- Willpower is limited, especially when you are hungry, tired, stressed, or rushing between responsibilities. A better food environment lowers the amount of willpower you need.
- The four levers Clayton outlines are visibility, access, portion, and friction. Make the helpful choice easier to see and reach, then make the less helpful choice a little less automatic.
- Jennie shared how organizing food by macronutrient helps her know where to go when she needs protein fast. That kind of structure can remove a lot of decision fatigue.
- A small whiteboard on the fridge can help track fresh food, leftovers, and meal prep before they get forgotten. It is a simple way to reduce waste and make options easier to see.

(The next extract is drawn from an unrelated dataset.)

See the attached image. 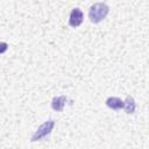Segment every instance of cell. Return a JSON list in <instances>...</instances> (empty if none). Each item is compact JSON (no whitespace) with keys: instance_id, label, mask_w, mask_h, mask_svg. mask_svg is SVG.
I'll list each match as a JSON object with an SVG mask.
<instances>
[{"instance_id":"cell-1","label":"cell","mask_w":149,"mask_h":149,"mask_svg":"<svg viewBox=\"0 0 149 149\" xmlns=\"http://www.w3.org/2000/svg\"><path fill=\"white\" fill-rule=\"evenodd\" d=\"M108 12H109V7L106 3L97 2L93 6H91V8L88 10V17H90L91 22L99 23L100 21H102L107 16Z\"/></svg>"},{"instance_id":"cell-2","label":"cell","mask_w":149,"mask_h":149,"mask_svg":"<svg viewBox=\"0 0 149 149\" xmlns=\"http://www.w3.org/2000/svg\"><path fill=\"white\" fill-rule=\"evenodd\" d=\"M54 126H55V121H54V120H48V121H45V122L42 123V125L37 128V130L33 134L30 141L35 142V141H38V140L43 139L44 136H47L48 134L51 133V130L54 129Z\"/></svg>"},{"instance_id":"cell-3","label":"cell","mask_w":149,"mask_h":149,"mask_svg":"<svg viewBox=\"0 0 149 149\" xmlns=\"http://www.w3.org/2000/svg\"><path fill=\"white\" fill-rule=\"evenodd\" d=\"M83 19H84V14L81 12V9L79 8H73L70 13V19H69V24L73 28L78 27L81 22H83Z\"/></svg>"},{"instance_id":"cell-4","label":"cell","mask_w":149,"mask_h":149,"mask_svg":"<svg viewBox=\"0 0 149 149\" xmlns=\"http://www.w3.org/2000/svg\"><path fill=\"white\" fill-rule=\"evenodd\" d=\"M106 105L112 109H121L125 106V101H122L120 98L116 97H109L106 100Z\"/></svg>"},{"instance_id":"cell-5","label":"cell","mask_w":149,"mask_h":149,"mask_svg":"<svg viewBox=\"0 0 149 149\" xmlns=\"http://www.w3.org/2000/svg\"><path fill=\"white\" fill-rule=\"evenodd\" d=\"M65 101H66V98L65 97H55L52 99V102H51V107L54 111L56 112H62L64 106H65Z\"/></svg>"},{"instance_id":"cell-6","label":"cell","mask_w":149,"mask_h":149,"mask_svg":"<svg viewBox=\"0 0 149 149\" xmlns=\"http://www.w3.org/2000/svg\"><path fill=\"white\" fill-rule=\"evenodd\" d=\"M125 111L127 114H133L135 112V108H136V104H135V100L133 97L130 95H127L126 100H125V106H123Z\"/></svg>"}]
</instances>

- Breakfast does not have to look like breakfast. If chicken chili or leftovers help you hit the nutrition target for meal one, that can be a better answer than forcing traditional breakfast food.
- Portioning food before you are hungry makes it easier to avoid overcorrecting later. That can mean prepped meals, single-serve options, or keeping the right containers close to where you cook.
- Friction can be useful. Deleting delivery apps, removing saved payment info, changing your drive home, or storing trigger foods out of sight can interrupt automatic choices.
- A kitchen reset starts with clearing out old food, making healthy options visible, keeping grab-and-go protein and produce ready, and setting up backup options in the freezer.